### [Study text]
- Opening Delimiter -
Guest Post by Forever Freckled- a new lifestyle blog created by three sisters that provide expert advice to parents in a fun way! If you’re leaving the hospital with your newborn, this is the article you should read!
What to Know When Leaving the Hospital With Your Newborn
Becoming a mother is an unbelievable experience, however once the baby arrives it is easy to feel overwhelmed, especially if you are a first time mother. Knowing a few facts about caring for your newborn can alleviate your feelings of insecurity. Below is a discussion of the most common fears and obstacles that new parents face and some helpful tips from Forever Freckled’s Pediatrician on what you need to know before leaving the hospital with your newborn!
- Closing Delimiter -
### [Problem to work on]
Please translate this sentence from the newborn care post into Spanish: "Knowing a few facts about caring for your newborn can alleviate your feelings of insecurity." The items that come next are from a separate source.

### [Data for analysis]
- Opening Delimiter -
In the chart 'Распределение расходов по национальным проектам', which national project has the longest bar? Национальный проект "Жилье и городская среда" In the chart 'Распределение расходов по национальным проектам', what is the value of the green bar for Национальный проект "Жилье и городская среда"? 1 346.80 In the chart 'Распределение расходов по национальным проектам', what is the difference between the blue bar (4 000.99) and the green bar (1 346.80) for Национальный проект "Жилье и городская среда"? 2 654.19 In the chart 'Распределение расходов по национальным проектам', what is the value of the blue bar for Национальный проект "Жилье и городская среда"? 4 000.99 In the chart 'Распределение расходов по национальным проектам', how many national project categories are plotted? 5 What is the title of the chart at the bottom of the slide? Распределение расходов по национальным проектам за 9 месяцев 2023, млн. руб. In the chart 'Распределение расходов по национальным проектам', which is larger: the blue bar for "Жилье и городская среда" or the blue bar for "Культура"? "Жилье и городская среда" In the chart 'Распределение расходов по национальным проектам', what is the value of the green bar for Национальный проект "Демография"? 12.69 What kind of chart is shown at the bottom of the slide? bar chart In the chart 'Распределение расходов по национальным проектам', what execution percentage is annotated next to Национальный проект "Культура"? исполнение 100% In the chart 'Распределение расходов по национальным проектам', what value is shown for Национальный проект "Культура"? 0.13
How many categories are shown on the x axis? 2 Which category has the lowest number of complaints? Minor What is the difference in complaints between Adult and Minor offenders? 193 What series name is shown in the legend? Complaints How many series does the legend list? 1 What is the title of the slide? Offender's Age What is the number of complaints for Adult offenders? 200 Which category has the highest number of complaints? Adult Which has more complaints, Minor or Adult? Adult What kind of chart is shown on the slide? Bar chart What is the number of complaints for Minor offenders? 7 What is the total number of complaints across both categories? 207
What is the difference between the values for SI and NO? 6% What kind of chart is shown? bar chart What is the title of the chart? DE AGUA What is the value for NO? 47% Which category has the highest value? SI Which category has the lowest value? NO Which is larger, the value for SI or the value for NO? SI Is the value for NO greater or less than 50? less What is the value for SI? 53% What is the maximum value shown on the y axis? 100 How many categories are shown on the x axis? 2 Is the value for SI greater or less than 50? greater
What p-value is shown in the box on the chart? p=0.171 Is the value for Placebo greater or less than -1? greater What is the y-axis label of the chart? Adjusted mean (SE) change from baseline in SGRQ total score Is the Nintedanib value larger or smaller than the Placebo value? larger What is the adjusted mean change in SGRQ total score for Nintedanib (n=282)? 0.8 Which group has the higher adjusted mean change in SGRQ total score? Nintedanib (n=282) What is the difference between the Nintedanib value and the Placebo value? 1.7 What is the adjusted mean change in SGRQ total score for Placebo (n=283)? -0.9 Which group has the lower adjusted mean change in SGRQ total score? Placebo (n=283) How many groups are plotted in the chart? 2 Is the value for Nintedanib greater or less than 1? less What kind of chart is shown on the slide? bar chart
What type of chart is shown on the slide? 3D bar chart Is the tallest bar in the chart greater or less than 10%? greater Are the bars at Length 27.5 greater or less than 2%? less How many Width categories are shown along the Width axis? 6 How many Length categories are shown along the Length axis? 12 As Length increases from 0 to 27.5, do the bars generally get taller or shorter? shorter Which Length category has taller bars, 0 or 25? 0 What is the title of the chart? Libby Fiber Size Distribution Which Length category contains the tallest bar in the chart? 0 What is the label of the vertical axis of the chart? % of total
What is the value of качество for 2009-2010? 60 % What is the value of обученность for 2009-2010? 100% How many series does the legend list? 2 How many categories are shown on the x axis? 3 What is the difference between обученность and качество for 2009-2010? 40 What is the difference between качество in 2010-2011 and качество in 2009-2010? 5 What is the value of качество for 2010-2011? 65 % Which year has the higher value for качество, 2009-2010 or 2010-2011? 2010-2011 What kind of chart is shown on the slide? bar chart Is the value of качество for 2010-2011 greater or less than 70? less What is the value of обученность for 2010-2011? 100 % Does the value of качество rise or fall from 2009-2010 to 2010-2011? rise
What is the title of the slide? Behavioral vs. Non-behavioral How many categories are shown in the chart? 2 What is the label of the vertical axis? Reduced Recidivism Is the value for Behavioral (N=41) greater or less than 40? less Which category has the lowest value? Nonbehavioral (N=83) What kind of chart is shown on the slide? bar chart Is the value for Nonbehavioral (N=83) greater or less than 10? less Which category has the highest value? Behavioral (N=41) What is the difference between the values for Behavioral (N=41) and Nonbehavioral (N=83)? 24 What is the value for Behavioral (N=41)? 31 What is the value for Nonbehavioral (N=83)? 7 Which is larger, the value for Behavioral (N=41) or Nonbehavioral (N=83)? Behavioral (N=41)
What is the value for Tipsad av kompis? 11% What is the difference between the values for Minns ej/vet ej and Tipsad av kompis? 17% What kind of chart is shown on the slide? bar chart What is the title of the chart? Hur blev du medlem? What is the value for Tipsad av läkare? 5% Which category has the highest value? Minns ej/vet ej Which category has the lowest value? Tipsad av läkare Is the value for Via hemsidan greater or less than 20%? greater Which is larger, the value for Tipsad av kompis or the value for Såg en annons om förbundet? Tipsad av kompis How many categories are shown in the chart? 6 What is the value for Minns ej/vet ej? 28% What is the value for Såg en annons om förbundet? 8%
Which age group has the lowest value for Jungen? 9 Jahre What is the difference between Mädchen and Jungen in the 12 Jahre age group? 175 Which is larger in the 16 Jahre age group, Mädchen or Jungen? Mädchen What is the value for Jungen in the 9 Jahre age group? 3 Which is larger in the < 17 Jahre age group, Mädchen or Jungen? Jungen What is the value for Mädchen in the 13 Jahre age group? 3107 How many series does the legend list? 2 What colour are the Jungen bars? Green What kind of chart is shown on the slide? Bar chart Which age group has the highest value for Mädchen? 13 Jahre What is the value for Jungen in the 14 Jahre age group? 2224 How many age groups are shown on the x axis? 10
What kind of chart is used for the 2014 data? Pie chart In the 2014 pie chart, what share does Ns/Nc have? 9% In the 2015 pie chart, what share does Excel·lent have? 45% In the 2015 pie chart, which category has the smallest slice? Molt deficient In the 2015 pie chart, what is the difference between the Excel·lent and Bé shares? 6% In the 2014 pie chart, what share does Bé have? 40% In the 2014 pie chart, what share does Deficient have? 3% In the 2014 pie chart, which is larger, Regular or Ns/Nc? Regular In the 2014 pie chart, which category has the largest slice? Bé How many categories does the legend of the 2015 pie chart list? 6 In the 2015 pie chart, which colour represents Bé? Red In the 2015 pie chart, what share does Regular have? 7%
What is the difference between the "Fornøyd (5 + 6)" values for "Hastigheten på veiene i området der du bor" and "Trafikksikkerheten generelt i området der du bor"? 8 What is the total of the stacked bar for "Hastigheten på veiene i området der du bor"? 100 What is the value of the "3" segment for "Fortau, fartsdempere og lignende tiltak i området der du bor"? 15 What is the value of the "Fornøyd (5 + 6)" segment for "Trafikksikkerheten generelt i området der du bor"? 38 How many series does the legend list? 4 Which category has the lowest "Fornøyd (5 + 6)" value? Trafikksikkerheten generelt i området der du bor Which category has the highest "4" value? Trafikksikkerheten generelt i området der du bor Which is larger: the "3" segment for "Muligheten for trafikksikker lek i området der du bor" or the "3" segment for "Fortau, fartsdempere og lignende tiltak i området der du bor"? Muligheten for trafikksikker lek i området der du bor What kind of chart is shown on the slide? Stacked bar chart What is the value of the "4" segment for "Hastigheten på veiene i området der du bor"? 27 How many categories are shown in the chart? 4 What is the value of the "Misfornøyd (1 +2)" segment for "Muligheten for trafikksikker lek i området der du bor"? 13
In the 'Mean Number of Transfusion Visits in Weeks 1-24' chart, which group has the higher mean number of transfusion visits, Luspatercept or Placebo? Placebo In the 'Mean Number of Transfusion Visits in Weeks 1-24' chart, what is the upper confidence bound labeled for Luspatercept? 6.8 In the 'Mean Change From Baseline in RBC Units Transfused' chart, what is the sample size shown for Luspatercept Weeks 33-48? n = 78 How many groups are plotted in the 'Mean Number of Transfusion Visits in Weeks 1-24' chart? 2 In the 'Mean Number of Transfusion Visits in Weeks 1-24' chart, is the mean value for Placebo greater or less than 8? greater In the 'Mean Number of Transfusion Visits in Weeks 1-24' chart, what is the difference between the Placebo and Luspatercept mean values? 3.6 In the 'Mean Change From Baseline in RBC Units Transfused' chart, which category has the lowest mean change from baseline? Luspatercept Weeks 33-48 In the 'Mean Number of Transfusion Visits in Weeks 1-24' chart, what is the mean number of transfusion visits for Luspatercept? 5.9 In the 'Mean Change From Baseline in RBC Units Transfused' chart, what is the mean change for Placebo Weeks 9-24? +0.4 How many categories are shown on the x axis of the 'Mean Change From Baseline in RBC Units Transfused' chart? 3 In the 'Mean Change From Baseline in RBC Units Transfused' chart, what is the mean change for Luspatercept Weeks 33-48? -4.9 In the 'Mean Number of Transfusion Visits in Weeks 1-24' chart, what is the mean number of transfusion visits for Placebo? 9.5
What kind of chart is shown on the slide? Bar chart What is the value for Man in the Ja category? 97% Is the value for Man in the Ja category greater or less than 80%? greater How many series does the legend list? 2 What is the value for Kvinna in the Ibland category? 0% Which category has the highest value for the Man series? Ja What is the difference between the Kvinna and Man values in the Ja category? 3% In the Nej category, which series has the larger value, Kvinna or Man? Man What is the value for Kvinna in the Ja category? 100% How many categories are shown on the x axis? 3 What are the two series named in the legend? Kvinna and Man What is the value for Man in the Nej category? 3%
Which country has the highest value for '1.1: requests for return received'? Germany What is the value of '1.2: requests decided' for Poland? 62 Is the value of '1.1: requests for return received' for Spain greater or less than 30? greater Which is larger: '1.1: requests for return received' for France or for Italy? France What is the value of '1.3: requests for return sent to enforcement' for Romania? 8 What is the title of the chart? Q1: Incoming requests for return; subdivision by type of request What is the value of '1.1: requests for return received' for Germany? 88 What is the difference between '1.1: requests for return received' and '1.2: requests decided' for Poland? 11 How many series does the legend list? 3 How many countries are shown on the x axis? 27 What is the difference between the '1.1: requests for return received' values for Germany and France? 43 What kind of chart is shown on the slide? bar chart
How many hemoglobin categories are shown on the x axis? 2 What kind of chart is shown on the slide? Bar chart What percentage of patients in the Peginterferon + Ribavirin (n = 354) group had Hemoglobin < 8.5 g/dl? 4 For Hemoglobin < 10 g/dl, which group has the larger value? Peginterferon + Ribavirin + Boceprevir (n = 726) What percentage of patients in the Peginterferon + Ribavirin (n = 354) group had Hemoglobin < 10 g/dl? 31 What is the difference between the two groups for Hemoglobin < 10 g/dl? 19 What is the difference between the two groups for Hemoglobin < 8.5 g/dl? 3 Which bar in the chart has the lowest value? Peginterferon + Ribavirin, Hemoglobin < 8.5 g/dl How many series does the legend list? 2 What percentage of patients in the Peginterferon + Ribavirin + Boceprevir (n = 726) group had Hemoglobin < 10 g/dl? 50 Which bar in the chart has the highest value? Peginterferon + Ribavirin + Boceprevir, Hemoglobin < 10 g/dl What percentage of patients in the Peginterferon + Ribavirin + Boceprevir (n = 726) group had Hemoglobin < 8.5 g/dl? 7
- Closing Delimiter -
### [Exercise output]
Conocer algunos datos sobre el cuidado de tu recién nacido puede aliviar tus sentimientos de inseguridad.